Now cancer row judge says NHS values Capt Tom less
CONTROVERSIAL former judge Lord Sumption yesterday suggested NHS chiefs would value the life of 100-year-old fundraising hero Captain Tom Moore less than a 25-year-old if resources were limited.
The ex-Supreme Court judge made the comment a day after causing outrage with a similar remark to a cancer patient. War veteran Captain Tom raised £33million last year to help the NHS fight coronavirus by walking 100 laps of his garden.
Anti- lockdown campaigner Lord Sumption, 72, was asked on TV yesterday what value the life of a 99-year-old who had signed a Do Not Resuscitate order carried. He replied: ‘It depends what you mean by value. If you are making a policy choice, for example, in the NHS...and you cannot devote resources to both that man and a 25-yearold...in a serious road accident then obviously you have to take account [that] the quality [of the] years ahead of the man of 25 are much greater. This is absolutely basic.’
ITV’s Good Morning Britain presenter Piers Morgan then revealed he had been talking about Captain Tom, who asked doctors to put a Do Not Resuscitate notice on his hospital door after he suffered a fall. Lord Sumption said: ‘You’re not listening to what I’m saying. I have not said that he has less value as a person.’ He insisted: ‘This is a tool for policymakers – it’s not a way of valuing individuals like Captain Tom Moore.’

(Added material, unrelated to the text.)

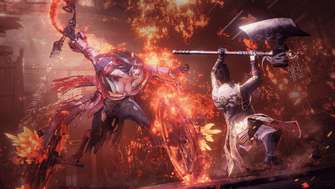 《仁王3》冲田总司角色登场及玩法解析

He also stressed that policymakers ‘have to operate on metrics – and they do all the time.’
Lord Sumption was previously condemned for telling cancer sufferer and BBC podcaster Deborah James, 39, her life was ‘less valuable’ than others during a TV debate. He later told the Mail the remark was made in the context of his argument that the young should not be sacrificed to save the old.